Suas tarefas:
(a) Reescreva de forma mais curta o parágrafo da notícia que começa com "Laporta, no entanto, negou", mantendo os fatos principais.
(b) Transcreva da notícia, sem mudar nada, o trecho que começa em "Laporta e Messi" e termina em "pelo Paris Saint-Germain.".

Trecho fornecido:

★ ★ ★ ★

A crise política no Barcelona segue ganhando contornos polêmicos nesta segunda-feira, 9. Criticado pelo ex-meio-campista e ex-treinador do clube, Xavi Hernández, por ter supostamente barrado o retorno de Lionel Messi em 2023, o atual presidente Joan Laporta se defendeu, afirmou ter ficado “surpreso e magoado” com as falas e disse que tomou a decisão correta ao demiti-lo do cargo em maio de 2024.
“Fiquei surpreso. E doeu. É difícil ser presidente do Barça porque você precisa tomar decisões muito difíceis, como demitir o Xavi. Os fatos mostram que eu estava certo, porque com o Xavi ainda estaríamos perdendo. Com os mesmos jogadores que ele tinha, o Flick está ganhando”, declarou Laporta, durante um debate promovido pelo jornal Mundo Deportivo.
O embate público teve início após Xavi revelar, em entrevista ao jornal La Vanguardia, que a volta de Messi ao Camp Nou, logo após o título da Copa do Mundo, só não se concretizou por uma recusa direta da presidência.
Segundo o ex-técnico, Laporta teria dito que “entraria em guerra” contra o craque argentino, mesmo com o sinal verde do fair play financeiro de LaLiga.
“O presidente não está falando a verdade. O contrato do Leo já estava assinado. Em janeiro de 2023, depois de ganhar a Copa do Mundo, entramos em contato e ele me disse que estava animado para voltar, e eu percebi isso, conversamos até março”, disse Xavi.
“O presidente começou a negociar o contrato com o pai do Leo e tínhamos a aprovação da La Liga, mas foi o presidente quem estragou tudo”, completou.

Laporta e Messi em 2005, na primeira gestão do dirigente e início de carreira do argentino – EFE
Laporta, no entanto, negou qualquer boicote à contratação. O dirigente argumentou que as condições econômicas da instituição eram delicadas e explicou que, após o envio de uma proposta oficial em março de 2023, o pai e empresário do jogador, Jorge Messi, comunicou que o camisa 10 preferia assinar com a Inter Miami, dos Estados Unidos, em busca de um ambiente com menos pressão após sua difícil passagem pelo Paris Saint-Germain.

★ ★ ★ ★

Dados fornecidos:
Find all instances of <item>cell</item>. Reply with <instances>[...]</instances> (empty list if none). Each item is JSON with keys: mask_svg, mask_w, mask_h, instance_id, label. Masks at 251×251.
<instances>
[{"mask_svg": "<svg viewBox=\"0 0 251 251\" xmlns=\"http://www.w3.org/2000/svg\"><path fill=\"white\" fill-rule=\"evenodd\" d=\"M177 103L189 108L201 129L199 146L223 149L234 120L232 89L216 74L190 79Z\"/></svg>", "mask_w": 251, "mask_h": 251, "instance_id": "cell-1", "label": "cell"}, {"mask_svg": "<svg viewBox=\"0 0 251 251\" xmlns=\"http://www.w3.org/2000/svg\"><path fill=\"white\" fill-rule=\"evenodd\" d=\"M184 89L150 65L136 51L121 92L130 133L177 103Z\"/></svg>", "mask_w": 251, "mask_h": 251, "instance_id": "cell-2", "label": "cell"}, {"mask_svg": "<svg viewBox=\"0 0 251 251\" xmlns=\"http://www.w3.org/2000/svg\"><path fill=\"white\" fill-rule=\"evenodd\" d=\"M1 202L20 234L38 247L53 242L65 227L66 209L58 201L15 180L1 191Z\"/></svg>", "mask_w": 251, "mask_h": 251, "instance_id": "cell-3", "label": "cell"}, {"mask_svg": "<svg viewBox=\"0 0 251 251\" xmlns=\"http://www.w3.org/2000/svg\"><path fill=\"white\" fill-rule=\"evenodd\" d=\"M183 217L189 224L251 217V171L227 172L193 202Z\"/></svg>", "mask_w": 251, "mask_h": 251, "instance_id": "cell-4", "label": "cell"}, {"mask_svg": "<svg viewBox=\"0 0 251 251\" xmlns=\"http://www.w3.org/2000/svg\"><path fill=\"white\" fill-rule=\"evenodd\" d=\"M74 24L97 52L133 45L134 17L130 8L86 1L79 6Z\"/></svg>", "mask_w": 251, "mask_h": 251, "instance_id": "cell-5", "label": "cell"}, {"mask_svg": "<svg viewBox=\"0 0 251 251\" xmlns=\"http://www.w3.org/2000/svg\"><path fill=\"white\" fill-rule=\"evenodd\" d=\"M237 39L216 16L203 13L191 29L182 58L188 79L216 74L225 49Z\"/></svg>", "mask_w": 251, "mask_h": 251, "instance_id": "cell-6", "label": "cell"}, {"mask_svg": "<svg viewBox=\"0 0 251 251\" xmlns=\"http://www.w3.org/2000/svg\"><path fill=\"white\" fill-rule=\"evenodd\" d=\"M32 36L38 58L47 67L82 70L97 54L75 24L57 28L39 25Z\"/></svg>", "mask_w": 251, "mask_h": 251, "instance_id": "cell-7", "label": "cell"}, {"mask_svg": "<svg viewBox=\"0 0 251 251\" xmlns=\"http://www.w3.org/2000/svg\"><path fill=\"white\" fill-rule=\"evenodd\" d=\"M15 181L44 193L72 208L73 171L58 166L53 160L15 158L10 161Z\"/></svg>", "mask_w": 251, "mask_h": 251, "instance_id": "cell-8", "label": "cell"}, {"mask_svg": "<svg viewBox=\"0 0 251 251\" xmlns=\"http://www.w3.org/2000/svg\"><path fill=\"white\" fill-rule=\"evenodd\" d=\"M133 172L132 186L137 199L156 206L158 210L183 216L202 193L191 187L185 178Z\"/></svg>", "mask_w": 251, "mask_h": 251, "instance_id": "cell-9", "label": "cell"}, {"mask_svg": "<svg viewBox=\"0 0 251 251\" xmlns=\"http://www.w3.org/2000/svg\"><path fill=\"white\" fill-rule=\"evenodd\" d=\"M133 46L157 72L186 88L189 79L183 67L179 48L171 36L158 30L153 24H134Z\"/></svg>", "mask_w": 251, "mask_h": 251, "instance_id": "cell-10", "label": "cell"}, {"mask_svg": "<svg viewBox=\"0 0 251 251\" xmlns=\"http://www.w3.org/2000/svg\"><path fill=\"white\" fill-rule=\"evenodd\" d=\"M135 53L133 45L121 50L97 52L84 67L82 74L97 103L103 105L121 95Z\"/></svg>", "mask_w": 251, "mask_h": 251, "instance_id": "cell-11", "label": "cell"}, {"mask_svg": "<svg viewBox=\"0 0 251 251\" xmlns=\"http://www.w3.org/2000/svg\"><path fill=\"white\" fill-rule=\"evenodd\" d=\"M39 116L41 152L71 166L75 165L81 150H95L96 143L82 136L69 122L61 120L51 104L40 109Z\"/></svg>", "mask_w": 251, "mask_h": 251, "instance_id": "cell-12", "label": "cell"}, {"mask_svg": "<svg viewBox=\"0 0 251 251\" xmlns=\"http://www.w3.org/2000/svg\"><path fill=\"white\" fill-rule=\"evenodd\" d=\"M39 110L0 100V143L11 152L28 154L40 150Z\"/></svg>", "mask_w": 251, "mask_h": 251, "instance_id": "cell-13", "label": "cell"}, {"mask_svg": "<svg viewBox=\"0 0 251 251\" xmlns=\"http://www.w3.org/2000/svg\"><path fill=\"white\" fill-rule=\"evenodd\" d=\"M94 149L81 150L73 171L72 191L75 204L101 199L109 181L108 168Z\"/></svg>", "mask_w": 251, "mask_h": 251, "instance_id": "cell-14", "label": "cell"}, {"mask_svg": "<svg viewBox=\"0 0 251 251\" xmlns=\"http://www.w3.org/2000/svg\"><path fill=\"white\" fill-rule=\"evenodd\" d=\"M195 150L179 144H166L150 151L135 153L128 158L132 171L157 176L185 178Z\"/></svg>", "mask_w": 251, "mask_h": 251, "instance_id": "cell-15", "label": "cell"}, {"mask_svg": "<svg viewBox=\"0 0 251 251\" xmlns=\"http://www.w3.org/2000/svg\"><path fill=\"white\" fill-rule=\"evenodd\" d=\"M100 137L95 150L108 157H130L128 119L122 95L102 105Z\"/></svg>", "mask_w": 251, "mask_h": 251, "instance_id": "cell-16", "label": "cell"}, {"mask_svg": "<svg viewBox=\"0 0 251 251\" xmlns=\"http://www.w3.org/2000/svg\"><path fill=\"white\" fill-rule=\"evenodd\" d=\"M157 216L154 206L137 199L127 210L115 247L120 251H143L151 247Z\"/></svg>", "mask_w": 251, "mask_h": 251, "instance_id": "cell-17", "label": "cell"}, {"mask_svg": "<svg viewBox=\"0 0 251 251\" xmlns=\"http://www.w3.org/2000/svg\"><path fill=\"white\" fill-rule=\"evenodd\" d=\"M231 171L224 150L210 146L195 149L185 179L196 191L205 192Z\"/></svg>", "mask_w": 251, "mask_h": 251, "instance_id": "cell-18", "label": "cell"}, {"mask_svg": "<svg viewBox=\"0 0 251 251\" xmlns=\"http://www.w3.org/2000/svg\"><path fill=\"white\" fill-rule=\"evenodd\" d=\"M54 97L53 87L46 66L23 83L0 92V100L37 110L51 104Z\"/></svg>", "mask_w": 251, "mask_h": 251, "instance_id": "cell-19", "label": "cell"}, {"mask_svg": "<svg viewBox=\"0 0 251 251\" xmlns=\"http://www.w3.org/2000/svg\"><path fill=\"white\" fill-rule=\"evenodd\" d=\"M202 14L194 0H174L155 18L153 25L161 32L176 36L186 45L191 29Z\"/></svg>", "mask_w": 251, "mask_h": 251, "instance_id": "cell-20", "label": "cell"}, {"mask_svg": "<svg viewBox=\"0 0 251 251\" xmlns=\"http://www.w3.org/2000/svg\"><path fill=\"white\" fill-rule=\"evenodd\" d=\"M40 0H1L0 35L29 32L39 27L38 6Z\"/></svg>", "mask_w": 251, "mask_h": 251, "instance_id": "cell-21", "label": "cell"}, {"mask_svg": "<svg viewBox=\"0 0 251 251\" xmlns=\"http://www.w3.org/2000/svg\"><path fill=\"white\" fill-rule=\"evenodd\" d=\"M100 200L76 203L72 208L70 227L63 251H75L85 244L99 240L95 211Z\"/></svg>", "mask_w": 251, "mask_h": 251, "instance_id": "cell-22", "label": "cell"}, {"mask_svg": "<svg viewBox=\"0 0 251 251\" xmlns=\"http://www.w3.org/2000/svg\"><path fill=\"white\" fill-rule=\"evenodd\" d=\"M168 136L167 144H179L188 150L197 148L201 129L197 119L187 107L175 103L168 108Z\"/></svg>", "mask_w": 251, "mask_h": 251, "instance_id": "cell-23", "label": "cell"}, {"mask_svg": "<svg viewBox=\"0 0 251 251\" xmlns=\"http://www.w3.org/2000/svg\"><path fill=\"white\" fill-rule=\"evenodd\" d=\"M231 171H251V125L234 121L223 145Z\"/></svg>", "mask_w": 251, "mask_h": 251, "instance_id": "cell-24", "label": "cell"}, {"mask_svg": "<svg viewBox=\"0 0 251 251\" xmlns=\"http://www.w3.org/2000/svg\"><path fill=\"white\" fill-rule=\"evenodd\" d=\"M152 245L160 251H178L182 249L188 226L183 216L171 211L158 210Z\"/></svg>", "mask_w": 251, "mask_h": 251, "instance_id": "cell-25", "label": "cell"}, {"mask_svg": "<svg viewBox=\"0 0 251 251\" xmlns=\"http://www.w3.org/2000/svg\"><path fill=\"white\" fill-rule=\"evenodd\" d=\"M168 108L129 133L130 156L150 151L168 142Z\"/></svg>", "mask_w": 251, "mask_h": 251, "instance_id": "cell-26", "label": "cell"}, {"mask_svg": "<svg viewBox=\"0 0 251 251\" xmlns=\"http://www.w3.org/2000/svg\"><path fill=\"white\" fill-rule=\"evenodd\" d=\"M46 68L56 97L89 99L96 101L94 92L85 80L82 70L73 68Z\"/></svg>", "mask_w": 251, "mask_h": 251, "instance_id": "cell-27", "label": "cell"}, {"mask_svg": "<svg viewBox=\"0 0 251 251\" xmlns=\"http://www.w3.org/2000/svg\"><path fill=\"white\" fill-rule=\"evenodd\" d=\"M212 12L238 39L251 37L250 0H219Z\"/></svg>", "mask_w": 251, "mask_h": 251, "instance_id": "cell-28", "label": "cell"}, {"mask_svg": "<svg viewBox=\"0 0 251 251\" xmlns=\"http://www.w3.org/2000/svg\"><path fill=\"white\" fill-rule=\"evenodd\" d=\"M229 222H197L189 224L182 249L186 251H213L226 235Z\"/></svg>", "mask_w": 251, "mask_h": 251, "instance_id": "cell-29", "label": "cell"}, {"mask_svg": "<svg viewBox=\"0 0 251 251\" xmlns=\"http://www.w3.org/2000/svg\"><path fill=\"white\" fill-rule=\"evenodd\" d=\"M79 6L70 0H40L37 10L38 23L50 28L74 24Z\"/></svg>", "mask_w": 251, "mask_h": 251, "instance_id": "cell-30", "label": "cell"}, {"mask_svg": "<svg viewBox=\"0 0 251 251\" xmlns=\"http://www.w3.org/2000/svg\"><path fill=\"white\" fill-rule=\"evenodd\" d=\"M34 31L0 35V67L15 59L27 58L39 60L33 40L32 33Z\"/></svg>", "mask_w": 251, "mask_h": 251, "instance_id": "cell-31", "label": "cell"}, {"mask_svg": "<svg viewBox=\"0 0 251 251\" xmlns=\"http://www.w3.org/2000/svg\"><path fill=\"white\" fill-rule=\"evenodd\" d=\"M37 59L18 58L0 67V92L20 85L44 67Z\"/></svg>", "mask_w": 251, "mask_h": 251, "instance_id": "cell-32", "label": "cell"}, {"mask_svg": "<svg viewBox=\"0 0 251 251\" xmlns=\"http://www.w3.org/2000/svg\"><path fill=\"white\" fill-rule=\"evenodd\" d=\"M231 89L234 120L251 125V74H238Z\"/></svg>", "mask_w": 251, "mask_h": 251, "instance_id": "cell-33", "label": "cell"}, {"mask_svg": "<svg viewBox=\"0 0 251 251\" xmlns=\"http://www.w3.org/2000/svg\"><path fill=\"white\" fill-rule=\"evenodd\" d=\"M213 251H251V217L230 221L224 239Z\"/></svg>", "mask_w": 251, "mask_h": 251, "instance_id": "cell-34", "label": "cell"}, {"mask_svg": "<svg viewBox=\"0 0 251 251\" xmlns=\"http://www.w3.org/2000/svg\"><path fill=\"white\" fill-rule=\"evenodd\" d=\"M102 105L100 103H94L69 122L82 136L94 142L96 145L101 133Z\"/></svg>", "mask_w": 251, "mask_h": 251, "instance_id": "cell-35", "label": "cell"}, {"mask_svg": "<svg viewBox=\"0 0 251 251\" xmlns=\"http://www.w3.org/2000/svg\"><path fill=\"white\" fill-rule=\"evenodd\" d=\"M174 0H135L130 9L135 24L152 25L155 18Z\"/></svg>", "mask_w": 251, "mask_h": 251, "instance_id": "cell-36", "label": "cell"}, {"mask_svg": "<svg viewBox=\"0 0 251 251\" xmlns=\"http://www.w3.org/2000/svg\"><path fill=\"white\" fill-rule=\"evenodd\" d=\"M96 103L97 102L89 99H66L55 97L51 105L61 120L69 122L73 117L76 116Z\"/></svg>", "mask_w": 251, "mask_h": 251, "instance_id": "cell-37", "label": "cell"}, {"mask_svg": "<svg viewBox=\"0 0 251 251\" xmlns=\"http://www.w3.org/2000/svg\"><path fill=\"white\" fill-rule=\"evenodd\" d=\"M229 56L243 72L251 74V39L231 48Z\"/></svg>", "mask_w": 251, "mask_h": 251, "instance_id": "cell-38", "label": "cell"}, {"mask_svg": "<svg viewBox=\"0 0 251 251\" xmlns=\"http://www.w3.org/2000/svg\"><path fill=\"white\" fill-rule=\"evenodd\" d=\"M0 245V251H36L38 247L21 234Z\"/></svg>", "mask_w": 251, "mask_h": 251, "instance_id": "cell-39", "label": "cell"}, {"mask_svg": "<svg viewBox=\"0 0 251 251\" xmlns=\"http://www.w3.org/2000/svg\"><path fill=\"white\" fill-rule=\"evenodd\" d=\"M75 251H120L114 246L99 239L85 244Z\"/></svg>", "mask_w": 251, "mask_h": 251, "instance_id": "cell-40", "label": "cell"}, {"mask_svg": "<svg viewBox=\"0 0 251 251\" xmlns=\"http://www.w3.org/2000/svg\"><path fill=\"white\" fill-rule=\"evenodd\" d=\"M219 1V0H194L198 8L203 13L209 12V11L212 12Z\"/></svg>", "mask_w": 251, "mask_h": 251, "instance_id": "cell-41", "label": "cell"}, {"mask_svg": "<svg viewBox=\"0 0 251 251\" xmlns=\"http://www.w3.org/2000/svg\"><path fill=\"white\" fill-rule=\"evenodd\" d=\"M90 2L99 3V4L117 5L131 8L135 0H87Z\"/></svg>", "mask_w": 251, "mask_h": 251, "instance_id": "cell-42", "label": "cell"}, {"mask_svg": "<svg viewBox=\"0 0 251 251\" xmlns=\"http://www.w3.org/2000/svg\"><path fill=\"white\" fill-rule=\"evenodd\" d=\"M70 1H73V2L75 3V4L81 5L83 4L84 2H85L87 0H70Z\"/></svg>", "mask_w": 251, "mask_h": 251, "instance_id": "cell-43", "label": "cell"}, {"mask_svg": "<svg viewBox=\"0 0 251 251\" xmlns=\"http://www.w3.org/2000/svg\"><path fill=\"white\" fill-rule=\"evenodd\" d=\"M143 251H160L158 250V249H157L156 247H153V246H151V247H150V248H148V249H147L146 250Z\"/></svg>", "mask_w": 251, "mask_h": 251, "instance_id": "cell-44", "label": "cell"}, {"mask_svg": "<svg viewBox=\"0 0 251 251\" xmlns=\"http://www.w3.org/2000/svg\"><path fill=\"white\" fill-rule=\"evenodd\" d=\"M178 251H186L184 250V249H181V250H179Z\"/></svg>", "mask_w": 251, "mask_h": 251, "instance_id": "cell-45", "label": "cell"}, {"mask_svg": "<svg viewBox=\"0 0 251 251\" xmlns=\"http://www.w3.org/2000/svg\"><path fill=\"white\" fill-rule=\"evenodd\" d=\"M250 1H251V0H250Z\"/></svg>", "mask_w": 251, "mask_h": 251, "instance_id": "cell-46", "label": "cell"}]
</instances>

★ ★ ★ ★

Respostas numeradas:
(a) Laporta negou ter boicotado a contratação de Messi. Ele disse que a situação financeira do clube era delicada. Também contou que, depois de uma proposta oficial em março de 2023, Jorge Messi, pai e empresário do jogador, avisou que o filho preferia ir para a Inter Miami. O motivo era buscar um ambiente com menos pressão depois da passagem difícil pelo Paris Saint-Germain.

(b)
Laporta e Messi em 2005, na primeira gestão do dirigente e início de carreira do argentino – EFE
Laporta, no entanto, negou qualquer boicote à contratação. O dirigente argumentou que as condições econômicas da instituição eram delicadas e explicou que, após o envio de uma proposta oficial em março de 2023, o pai e empresário do jogador, Jorge Messi, comunicou que o camisa 10 preferia assinar com a Inter Miami, dos Estados Unidos, em busca de um ambiente com menos pressão após sua difícil passagem pelo Paris Saint-Germain.